In 1993, I received a demo tape “Menschenmaschine” by a band from the Northern regions of Germany that had just changed its name from New Deal. The artwork, new band logo and presentation did not exactly catch my eye and it took a while until I felt compelled to give it a spin, however, upon first listening I could not quite fathom the onslaught that was unleashed on me.
While the songs were raw in nature, even those early recordings indicated that there was something to the song writing that calibrated the incorporation of extreme metal styles without ever confining themselves to any stylistic limitations in an unparalleled manner, while still honouring the rawness of traditional metal-tinged hardcore bands.
We are not merely talking about lifting the occasional trademark Slayer riffage here and there, but a tour de force in the curation of an idiosyncratic melange that skimmed the best and most intense ingredients of grind, sludge, death and black metal and cooked it up to a venomous broth that infused the bands’ own DNA.
ACME’s songs from the demo were re-recorded by Systral’s bassist and sound-hexer par excellence Dirk Kusche in his Kuschelrock-Studios, where the recordings were refined and taken to the next level.
What resulted was the musical equivalent to napalm and something that remains unrivalled to this day. Dirk Kusche has since produced many great releases be it for his own bands or other heavy Mucke bands, however, the way ACME’s violent outburst of atonal, densely layered riffage is paired with the detonating double-bass hammerings created an atmosphere where blackness started to shine.
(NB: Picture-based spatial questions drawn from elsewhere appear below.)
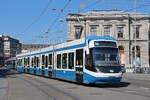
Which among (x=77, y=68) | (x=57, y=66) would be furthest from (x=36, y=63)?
(x=77, y=68)

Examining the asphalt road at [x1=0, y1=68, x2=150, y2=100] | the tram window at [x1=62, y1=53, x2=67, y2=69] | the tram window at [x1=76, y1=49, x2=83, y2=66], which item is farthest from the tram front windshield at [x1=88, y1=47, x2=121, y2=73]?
the tram window at [x1=62, y1=53, x2=67, y2=69]

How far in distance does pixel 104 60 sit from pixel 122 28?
48100 mm

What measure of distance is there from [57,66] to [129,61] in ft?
137

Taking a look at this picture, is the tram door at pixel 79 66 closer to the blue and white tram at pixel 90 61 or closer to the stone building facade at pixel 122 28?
the blue and white tram at pixel 90 61

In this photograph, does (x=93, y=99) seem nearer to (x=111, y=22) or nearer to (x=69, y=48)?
(x=69, y=48)

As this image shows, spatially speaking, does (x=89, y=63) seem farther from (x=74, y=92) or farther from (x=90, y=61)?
(x=74, y=92)

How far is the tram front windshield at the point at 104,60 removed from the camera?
15.5 m

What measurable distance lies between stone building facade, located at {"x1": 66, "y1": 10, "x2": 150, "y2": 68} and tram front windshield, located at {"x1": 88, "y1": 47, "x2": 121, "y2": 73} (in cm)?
4522

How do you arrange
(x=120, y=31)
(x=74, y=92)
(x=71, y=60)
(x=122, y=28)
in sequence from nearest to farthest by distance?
(x=74, y=92) → (x=71, y=60) → (x=122, y=28) → (x=120, y=31)

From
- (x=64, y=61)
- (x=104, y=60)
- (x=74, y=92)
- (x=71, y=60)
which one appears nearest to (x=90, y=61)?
(x=104, y=60)

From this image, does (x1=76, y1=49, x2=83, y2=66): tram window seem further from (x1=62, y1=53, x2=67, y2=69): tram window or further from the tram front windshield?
(x1=62, y1=53, x2=67, y2=69): tram window

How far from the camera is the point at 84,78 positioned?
1650 centimetres

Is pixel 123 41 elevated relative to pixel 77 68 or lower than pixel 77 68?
elevated

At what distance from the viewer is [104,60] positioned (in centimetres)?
1572
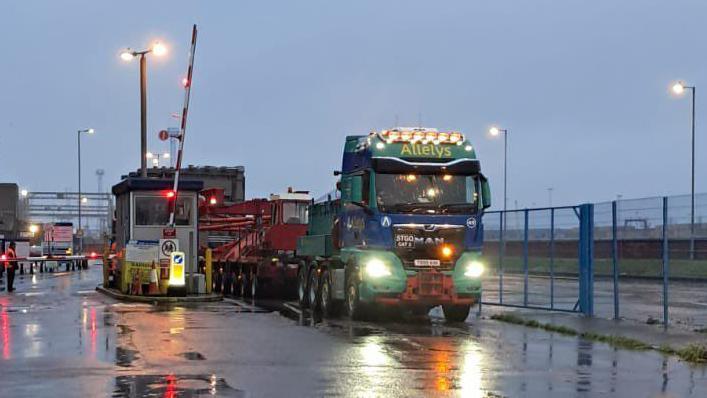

Yes, ACME might have been part of what became labelled as the “Bremen Schule” along with other local bands dabbling in the genre, but they instantaneously and effortlessly created a league of their own as their majestically noisy songs pulverized everything else with their over-the-top annihilating aggression.
The sonic equivalent to a chainsaw gone flying, made all the more interesting as the band itself did exactly fit the visual stereotype of looking and behaving like the cast of Mad Max, as one might imagine from listening to their emissions.
Kusche’s recordings were eventually released on Jeroen Lauwers’ Machination Records as a 7”, a label that evolved after his joint-effort with Ed Verhaeghe, i.e. Warehouse Records folded and whose back catalogue includes such interesting bands as Fabric, one of the first musical endeavours of Tony Sylvester who amongst many other incarnations and manifold detours now quite successfully fronts Turbonegro.
It was only a matter of time until the “Bremen sound” and specifically that of ACME fell on fertile ground in the new world, which saw ACME’s discography - merely nine perfectly violent tracks - re-released by Edison Recordings under the name "...to Reduce the Choir to One Soloist" in 1996, long after the band had folded.
A release that seals the legacy of a timeless mayhemic, hyper-savage , dark and neurotic inferno of a band that redefined sonic brutality.